Every record here needs to be duplicated exactly.

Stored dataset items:
--- START ---
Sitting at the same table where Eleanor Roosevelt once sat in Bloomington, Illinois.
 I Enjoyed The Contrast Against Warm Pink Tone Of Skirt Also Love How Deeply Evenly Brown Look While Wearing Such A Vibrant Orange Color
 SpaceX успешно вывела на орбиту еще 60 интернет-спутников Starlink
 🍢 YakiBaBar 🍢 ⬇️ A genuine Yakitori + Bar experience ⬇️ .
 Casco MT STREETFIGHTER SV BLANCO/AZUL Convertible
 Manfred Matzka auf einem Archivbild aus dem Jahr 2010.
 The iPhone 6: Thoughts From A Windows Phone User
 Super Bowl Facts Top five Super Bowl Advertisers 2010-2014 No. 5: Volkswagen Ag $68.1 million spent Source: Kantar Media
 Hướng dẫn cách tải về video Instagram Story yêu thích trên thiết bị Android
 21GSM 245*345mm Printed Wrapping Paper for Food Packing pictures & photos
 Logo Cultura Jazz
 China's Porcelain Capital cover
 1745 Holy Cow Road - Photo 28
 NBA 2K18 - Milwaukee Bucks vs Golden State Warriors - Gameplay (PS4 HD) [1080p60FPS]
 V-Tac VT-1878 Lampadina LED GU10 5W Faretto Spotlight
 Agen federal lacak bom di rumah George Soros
--- END ---
> _RESPONSE_
Sitting at the same table where Eleanor Roosevelt once sat in Bloomington, Illinois.
 I Enjoyed The Contrast Against Warm Pink Tone Of Skirt Also Love How Deeply Evenly Brown Look While Wearing Such A Vibrant Orange Color
 SpaceX успешно вывела на орбиту еще 60 интернет-спутников Starlink
 🍢 YakiBaBar 🍢 ⬇️ A genuine Yakitori + Bar experience ⬇️ .
 Casco MT STREETFIGHTER SV BLANCO/AZUL Convertible
 Manfred Matzka auf einem Archivbild aus dem Jahr 2010.
 The iPhone 6: Thoughts From A Windows Phone User
 Super Bowl Facts Top five Super Bowl Advertisers 2010-2014 No. 5: Volkswagen Ag $68.1 million spent Source: Kantar Media
 Hướng dẫn cách tải về video Instagram Story yêu thích trên thiết bị Android
 21GSM 245*345mm Printed Wrapping Paper for Food Packing pictures & photos
 Logo Cultura Jazz
 China's Porcelain Capital cover
 1745 Holy Cow Road - Photo 28
 NBA 2K18 - Milwaukee Bucks vs Golden State Warriors - Gameplay (PS4 HD) [1080p60FPS]
 V-Tac VT-1878 Lampadina LED GU10 5W Faretto Spotlight
 Agen federal lacak bom di rumah George Soros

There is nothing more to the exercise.